● Task objective
Gather every line of the listing below that contains the string "front". Treat uppercase and lowercase letters as different.

● Provided records
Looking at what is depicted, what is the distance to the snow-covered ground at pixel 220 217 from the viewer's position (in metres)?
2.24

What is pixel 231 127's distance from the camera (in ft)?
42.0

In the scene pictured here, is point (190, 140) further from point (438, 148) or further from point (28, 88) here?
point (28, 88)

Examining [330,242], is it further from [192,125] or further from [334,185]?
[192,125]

* * *

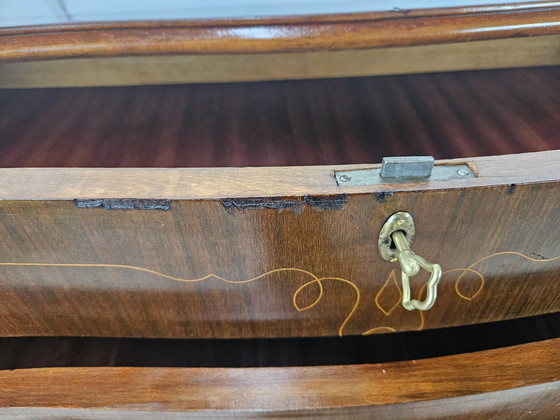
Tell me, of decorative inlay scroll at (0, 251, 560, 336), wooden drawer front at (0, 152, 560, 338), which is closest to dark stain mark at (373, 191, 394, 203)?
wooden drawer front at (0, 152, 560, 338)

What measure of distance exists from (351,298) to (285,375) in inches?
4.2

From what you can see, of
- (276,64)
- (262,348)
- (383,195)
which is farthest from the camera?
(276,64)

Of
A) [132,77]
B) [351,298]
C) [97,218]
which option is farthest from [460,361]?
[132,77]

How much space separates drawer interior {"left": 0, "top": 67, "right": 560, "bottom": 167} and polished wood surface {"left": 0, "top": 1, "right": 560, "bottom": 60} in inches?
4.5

● Answer to the exercise
Tell me, of decorative inlay scroll at (0, 251, 560, 336), wooden drawer front at (0, 152, 560, 338), which is closest to dark stain mark at (373, 191, 394, 203)?
wooden drawer front at (0, 152, 560, 338)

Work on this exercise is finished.